Uber fined by ICO over 2016 data breach
The Information Commissioner’s Office (ICO) has fined ride sharing company Uber £385,000 for failing to protect customers’ personal information during a cyber attack. A series of avoidable data security flaws allowed the personal details of around 2.7million UK customers to be accessed and downloaded by attackers from a cloud-based storage system operated by Uber’s US parent company. This included full names, email addresses and phone numbers.
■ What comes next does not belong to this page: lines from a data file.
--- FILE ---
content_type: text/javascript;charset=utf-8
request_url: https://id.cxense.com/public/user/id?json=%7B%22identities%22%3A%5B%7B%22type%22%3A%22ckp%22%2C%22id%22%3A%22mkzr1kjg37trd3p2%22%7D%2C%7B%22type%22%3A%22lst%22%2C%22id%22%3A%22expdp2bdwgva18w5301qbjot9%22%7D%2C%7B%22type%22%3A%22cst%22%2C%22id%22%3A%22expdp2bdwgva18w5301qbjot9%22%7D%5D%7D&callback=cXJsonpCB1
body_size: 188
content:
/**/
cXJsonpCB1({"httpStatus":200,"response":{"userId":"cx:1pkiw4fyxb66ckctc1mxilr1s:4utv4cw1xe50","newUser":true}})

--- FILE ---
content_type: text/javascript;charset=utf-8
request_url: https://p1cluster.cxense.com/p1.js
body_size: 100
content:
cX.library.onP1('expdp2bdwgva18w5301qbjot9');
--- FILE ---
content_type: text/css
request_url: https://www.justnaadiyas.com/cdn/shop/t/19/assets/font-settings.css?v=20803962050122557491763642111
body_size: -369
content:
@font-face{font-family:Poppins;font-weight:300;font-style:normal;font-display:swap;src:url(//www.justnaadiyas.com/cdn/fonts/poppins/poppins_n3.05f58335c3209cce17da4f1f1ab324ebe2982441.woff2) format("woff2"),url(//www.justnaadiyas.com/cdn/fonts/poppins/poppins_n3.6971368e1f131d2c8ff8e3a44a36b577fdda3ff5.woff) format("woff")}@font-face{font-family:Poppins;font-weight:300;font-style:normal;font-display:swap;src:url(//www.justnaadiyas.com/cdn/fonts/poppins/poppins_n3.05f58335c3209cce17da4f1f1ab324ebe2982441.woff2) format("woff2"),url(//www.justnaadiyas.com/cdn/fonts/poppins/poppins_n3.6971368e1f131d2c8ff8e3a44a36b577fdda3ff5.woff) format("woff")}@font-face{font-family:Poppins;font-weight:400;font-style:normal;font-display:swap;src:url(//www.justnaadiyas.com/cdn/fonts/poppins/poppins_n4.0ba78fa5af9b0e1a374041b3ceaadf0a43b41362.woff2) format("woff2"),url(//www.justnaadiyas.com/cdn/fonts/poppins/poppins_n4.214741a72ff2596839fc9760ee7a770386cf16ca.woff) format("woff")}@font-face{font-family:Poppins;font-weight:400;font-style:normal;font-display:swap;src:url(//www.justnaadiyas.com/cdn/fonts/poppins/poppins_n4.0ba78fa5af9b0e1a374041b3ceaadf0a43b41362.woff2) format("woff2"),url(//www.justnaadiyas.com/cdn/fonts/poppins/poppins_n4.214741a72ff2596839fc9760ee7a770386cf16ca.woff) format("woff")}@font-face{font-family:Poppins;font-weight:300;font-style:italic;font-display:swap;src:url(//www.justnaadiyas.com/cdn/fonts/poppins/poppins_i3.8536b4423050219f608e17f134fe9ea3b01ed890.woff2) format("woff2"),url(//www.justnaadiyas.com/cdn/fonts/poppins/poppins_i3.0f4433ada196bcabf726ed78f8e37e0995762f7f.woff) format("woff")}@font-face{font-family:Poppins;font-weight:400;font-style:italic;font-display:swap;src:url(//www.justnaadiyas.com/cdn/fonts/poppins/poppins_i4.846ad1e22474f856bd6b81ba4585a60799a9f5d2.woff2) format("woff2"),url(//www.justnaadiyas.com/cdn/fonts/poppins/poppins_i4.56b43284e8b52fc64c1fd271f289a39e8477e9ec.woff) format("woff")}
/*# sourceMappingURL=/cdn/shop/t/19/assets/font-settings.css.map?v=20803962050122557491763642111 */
The records of almost 82,000 drivers based in the UK – which included details of journeys made and how much they were paid – were also taken during the incident in October and November 2016. The ICO investigation found ‘credential stuffing’, a process by which compromised username and password pairs are injected into websites until they are matched to an existing account, was used to gain access to Uber’s data storage. However, the customers and drivers affected were not told about the incident for more than a year. Instead, Uber paid the attackers responsible $100,000 to destroy the data they had downloaded. ICO Director of Investigations Steve Eckersley said: “This was not only a serious failure of data security on Uber’s part, but a complete disregard for the customers and drivers whose personal information was stolen. At the time, no steps were taken to inform anyone affected by the breach, or to offer help and support. That left them vulnerable.”